It started with a Facebook comment.
Chad Avery, a civilian employee at the Pima County Sheriff's Department in Tucson, saw the comment by his former boss and longtime friend, Jim Anderson, who is diabetic and said he needed a kidney.
Avery volunteered to be tested to see if he was a match.
The Arizona Daily Star says that was over a year ago.
The men had to undergo rigorous testing, and Avery needed to lose weight before the surgery. In October, a team of transplant specialists did the surgery at St. Joseph's Hospital in Phoenix. Both men are doing well.

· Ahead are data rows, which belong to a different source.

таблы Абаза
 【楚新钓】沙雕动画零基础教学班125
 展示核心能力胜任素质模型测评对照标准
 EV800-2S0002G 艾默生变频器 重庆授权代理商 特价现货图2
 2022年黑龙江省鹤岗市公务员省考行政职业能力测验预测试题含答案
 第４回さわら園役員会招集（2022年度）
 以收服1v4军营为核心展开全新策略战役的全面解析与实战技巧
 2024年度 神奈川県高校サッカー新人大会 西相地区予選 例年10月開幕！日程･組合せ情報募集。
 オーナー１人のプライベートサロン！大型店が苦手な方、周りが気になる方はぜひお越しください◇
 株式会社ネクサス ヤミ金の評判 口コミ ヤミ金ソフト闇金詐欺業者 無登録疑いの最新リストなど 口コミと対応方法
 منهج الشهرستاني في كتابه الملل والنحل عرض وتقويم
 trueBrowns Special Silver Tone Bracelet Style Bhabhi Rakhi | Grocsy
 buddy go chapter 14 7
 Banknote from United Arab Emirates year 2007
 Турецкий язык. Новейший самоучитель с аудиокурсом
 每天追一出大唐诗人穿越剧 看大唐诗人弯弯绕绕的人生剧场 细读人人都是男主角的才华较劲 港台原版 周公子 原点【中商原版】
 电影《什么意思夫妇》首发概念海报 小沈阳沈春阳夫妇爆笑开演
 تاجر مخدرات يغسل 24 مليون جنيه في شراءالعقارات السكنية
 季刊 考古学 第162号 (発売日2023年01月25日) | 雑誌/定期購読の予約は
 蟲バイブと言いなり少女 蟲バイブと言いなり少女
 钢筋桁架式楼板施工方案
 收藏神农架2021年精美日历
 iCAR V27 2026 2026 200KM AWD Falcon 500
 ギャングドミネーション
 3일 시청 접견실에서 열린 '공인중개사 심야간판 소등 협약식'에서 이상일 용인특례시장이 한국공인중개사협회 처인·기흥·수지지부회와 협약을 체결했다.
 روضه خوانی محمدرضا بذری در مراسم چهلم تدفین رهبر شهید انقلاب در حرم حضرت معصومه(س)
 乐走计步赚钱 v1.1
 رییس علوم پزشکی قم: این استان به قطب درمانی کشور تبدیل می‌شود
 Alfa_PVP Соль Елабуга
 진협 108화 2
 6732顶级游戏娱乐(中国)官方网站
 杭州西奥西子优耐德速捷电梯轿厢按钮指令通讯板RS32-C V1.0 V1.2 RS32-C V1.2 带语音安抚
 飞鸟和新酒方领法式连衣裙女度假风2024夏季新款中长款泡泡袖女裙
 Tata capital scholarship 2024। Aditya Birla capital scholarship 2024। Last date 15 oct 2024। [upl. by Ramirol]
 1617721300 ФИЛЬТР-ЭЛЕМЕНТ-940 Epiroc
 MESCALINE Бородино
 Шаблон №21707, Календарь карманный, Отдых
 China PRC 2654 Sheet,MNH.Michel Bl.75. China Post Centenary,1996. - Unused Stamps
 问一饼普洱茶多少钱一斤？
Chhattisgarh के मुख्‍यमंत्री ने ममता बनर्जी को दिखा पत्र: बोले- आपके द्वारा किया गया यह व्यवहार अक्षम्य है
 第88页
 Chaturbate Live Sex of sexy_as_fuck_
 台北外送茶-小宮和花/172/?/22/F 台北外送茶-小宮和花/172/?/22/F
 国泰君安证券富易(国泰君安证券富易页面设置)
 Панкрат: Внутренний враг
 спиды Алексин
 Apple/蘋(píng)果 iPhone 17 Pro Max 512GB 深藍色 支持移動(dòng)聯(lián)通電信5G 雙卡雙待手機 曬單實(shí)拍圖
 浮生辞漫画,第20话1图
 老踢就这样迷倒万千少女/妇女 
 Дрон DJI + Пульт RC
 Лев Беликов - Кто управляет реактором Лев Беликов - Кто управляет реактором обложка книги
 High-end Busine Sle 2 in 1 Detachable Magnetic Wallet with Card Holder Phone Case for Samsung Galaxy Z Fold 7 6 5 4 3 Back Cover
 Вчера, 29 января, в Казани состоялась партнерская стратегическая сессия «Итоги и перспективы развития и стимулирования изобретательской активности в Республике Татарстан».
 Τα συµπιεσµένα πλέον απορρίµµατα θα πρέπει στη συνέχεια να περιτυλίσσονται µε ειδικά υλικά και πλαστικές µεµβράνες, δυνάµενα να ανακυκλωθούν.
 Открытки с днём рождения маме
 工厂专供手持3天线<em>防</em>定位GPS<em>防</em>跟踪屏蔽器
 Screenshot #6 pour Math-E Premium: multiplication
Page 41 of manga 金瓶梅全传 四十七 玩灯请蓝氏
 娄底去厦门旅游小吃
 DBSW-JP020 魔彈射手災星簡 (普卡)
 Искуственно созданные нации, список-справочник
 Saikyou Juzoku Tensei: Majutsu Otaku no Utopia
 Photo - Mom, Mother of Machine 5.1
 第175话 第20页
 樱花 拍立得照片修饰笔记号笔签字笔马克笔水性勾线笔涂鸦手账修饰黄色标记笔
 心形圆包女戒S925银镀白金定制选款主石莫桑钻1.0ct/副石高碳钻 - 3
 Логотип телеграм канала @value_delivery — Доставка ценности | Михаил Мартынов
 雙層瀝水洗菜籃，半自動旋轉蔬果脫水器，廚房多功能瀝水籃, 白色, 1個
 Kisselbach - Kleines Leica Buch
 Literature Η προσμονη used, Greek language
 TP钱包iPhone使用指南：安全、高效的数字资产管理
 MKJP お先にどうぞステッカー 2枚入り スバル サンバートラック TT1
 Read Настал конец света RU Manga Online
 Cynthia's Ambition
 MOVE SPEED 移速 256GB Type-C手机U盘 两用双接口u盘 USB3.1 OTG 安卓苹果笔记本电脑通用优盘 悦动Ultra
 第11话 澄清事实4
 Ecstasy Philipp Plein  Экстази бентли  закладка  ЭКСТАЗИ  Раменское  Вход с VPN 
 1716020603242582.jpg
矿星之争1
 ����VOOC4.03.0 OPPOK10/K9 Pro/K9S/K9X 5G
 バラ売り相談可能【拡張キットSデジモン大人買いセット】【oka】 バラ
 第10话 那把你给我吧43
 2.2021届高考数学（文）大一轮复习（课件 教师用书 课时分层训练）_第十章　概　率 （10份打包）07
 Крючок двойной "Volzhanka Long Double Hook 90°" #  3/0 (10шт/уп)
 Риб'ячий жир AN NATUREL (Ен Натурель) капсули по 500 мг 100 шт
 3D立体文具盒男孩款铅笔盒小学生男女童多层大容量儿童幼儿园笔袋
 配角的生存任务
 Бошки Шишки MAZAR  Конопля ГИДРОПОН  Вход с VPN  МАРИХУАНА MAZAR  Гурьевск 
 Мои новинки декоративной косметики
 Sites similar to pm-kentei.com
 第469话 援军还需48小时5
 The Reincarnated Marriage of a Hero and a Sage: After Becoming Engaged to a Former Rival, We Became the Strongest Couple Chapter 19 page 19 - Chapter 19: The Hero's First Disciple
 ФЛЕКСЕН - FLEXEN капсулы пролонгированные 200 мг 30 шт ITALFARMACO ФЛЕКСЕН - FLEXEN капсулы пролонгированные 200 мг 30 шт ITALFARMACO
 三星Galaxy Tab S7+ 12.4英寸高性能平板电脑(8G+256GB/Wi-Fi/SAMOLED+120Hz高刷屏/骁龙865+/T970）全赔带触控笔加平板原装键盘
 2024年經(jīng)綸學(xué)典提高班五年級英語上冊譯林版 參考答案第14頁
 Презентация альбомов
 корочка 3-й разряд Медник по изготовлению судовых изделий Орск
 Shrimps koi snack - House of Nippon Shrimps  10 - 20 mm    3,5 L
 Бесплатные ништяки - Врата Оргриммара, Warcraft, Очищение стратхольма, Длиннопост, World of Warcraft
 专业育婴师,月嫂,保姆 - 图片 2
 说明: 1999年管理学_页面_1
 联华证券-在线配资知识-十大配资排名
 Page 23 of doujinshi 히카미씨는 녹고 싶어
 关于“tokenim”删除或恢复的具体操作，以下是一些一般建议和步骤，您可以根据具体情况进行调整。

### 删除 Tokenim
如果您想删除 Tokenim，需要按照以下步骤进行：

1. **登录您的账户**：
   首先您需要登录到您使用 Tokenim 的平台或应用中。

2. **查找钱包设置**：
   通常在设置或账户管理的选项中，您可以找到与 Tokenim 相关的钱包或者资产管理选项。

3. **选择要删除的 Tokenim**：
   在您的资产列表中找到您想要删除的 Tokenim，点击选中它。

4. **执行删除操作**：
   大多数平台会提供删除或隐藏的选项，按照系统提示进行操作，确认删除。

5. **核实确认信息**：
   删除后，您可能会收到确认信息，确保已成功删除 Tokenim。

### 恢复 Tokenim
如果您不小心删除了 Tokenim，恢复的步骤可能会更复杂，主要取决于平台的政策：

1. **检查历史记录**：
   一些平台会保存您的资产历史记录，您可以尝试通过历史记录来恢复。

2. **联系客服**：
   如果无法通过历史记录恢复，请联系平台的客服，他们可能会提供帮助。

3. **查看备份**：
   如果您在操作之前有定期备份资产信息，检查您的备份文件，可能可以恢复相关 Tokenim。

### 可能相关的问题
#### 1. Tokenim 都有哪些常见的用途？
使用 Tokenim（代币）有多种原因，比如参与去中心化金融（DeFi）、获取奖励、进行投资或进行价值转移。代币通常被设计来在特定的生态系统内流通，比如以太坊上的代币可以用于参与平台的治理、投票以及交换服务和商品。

"It really wasn't a big decision for me, being a Christian, I've always been taught that the Lord wants us to help our fellow man, and it being Jim made that a lot easier," Avery told The Associated Press.
Anderson was Avery's boss at the Pima County Detention Center, but he had to retire early because of health issues. The two kept in touch over the years, seeing each other at reunions and calling each other a couple of times a year.
Anderson said his comment about needing a kidney was offhand -- he was just answering another friend who asked how he was.
"It was just such an incredible, incredible, uplift. I mean, the Lord never gifted me with a brother when I was a young man but I feel I've got a brother by blood now," Anderson said at a news conference in Phoenix.